Hi @patriciamdr If you have the right to access the dataset H3.6M, you could ask them if they provide the camera parameters for the TOF data. But as far as I know, they probably do not have it.

Dipankar1997161 commented 1 year ago

@axhiao @hanabi7 How do get the human3.6m extrinsic camera parameters? I checked the repo mentioned above, however, it doesn't look quite accurate to me.

Did anyone else validate? Or does anyone know how the intri and extr camera parameters of h36m dataset?

Would be really useful for my research.

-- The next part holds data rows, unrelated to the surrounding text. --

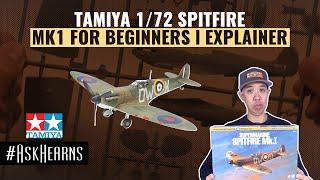 Tamiya 1/72 Spitfire Mk1 for Beginners | Explainer for Scale Model Kits | #askhearns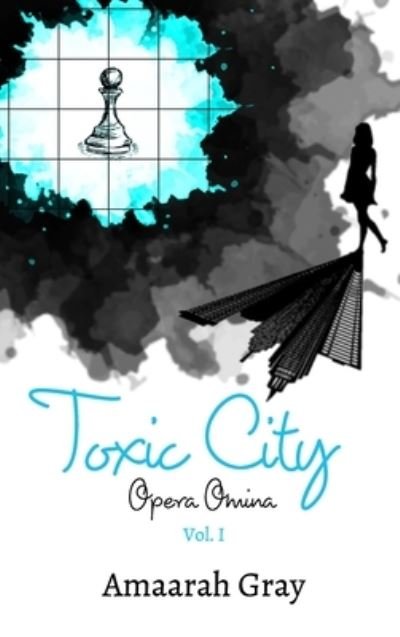 Cover for Amaarah Gray · Toxic City (Hardcover bog) (2021)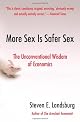More Sex Is Safer Sex: The Unconventional Wisdom of Economics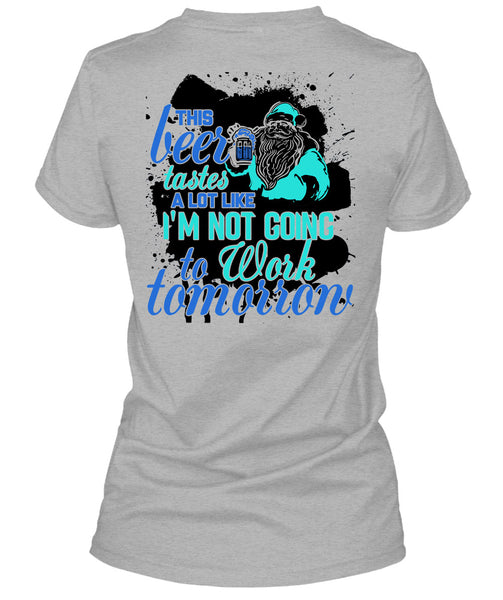 This Beer Tastes A Lot Like T Shirt, This Girl Loves Christmas T Shirt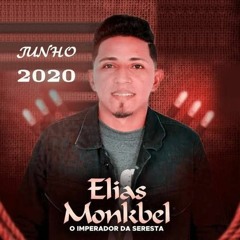 ELIAS MONKBEL 2021 LANÇAMENTO REPERTÓRIO NOVO MÊS DE JULHO 2021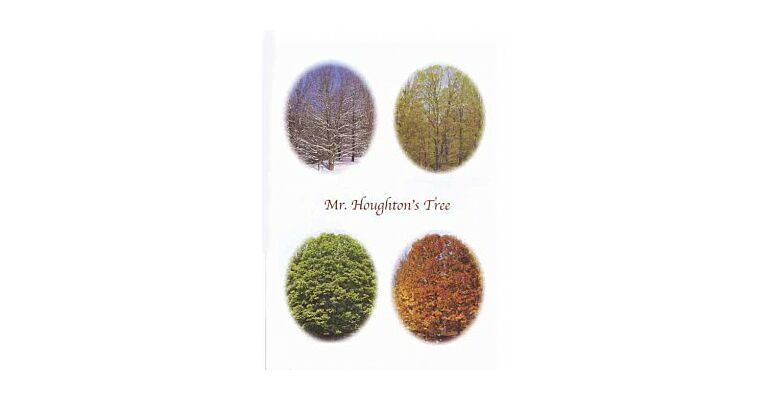 Mr. Houghton's Tree - One Year of the Life of a Maple Tree in Vermont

THank you so much

nulledge commented 1 year ago

@Dipankar1997161 I think that repository provides accurate parameters. But if you want to get parameters manually, see H36M/H36MCamera.m. All parameters are stored in metadata.xml and H36M/H36MCamera.m extracts camera parameters(f, c, k, p, R, T) from it.

If you are not familiar with MATLAB, my Python script(link) may be helpful. Install MATLAB engine library and just call get_intrinsics function to get f, c, k, p. Also you can edit it to get R and T.

Note that Human3.6M provides only parameters of RGB, but not TOF. It suggests to use parameters of RGB as approximated parameters of TOF. Of course it's not accurate.